Using GPUs and CUDA on the cluster

This section describes best practices for using GPUs and CUDA framework on the HPC cluster.

Requesting GPUs for a job

GPUs can be requested in a similar way as other cluster resources.

qsub -l nodes=1:ppn=1:gpus=1:shared

Additionally, it is possible to specify compute mode for a GPU:

  • shared: GPU available for multiple processes

  • exclusive_process: only one compute process is allowed to run on the GPU

To request specific GPU model additionally specify the feature parameter: -l feature=v100

GPUs available on the cluster “Rudens”:

GPU model

Arch

CUDA

FP64 power

FP16 Tensor power

Memory

NVLink

qsub feature

Tesla K40

Kepler

3.5

1.3 Tflops

N/A

12 GB

N/A

k40

Tesla V100

Volta

7.0

7.5 Tflops

112 Tflops

16 GB

N/A

v100

A100

Ampere

8.0

9.7 Tflops

312 Tflops

40 GB

Bridge 600 GB/s

a100

L40S

Ada Lovelace

8.9

N/A

362 Tflops

48 GB

N/A

l40s

For more details, please see the section “HPC hardware specifications”.

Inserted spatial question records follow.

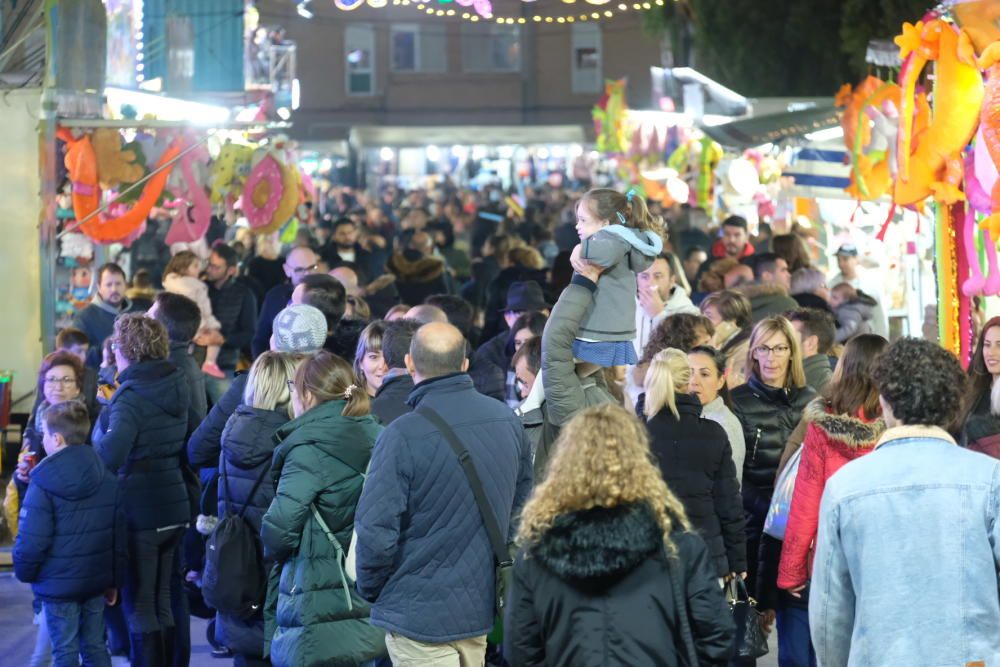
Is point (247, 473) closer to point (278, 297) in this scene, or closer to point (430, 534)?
point (430, 534)

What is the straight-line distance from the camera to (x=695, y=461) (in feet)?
21.8

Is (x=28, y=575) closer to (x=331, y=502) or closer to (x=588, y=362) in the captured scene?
(x=331, y=502)

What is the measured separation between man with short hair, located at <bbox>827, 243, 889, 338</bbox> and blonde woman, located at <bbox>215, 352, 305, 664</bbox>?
6.05 meters

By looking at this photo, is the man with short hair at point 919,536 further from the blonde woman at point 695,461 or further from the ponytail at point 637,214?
the ponytail at point 637,214

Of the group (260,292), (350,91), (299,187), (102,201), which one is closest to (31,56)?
(102,201)

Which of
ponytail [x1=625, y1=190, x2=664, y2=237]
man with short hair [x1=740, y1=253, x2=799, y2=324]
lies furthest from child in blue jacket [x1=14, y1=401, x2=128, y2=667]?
man with short hair [x1=740, y1=253, x2=799, y2=324]

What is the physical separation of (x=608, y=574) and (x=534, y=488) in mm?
1118

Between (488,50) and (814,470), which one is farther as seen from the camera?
(488,50)

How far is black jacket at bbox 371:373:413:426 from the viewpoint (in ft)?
24.2

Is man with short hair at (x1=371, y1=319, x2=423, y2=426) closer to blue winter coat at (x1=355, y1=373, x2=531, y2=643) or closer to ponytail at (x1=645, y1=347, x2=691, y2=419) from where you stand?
ponytail at (x1=645, y1=347, x2=691, y2=419)

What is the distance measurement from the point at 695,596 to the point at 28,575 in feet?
13.2

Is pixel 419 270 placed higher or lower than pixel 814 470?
higher

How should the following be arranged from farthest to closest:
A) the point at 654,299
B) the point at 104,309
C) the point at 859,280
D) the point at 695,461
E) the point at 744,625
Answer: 1. the point at 859,280
2. the point at 104,309
3. the point at 654,299
4. the point at 744,625
5. the point at 695,461

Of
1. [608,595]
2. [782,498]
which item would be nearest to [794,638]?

Development using CUDA Toolkit

CUDA (Compute Unified Device Architecture) is a parallel computing platform and application programming interface (API) model created by NVIDIA. It allows software developers to use a CUDA-enabled graphics processing unit (GPU) for general purpose processing, an approach known as General Purpose GPU (GPGPU) computing. Find more information on the availability of GPUs in the previous section.

Preparing the Working Environment

You need to load a version of the CUDA library (and compiler). Several versions of the CUDA library are available, list them with module avail cuda command. Different versions of CUDA are activated via the ‘module load’ command:

module load cuda/cuda-<version>
module load cuda

CUDA tools/libraries installed on the cluster:

  • C++ extensions for CUDA programming

  • CuDNN library for neural networks

  • CuBLAS

  • NCCL

Usage examples for the cluster

Job examples available here: /opt/exp_soft/user_info/cuda. The following Linux-related graphical tools can be used for programming and debugging: emacs and ddd.

module load cuda
emacs hello-world.cu
nvcc -g -G hello-world.cu –o hello-world.out
ddd –debugger cuda-gdb hello-world.out

NVIDIA Nsight, a development environment based on Eclipse and development by NVIDIA, can be used.

module load cuda
nsight

Note. To be able to use GUI tools, X11 forwarding must be performed to provide a remote graphical interface.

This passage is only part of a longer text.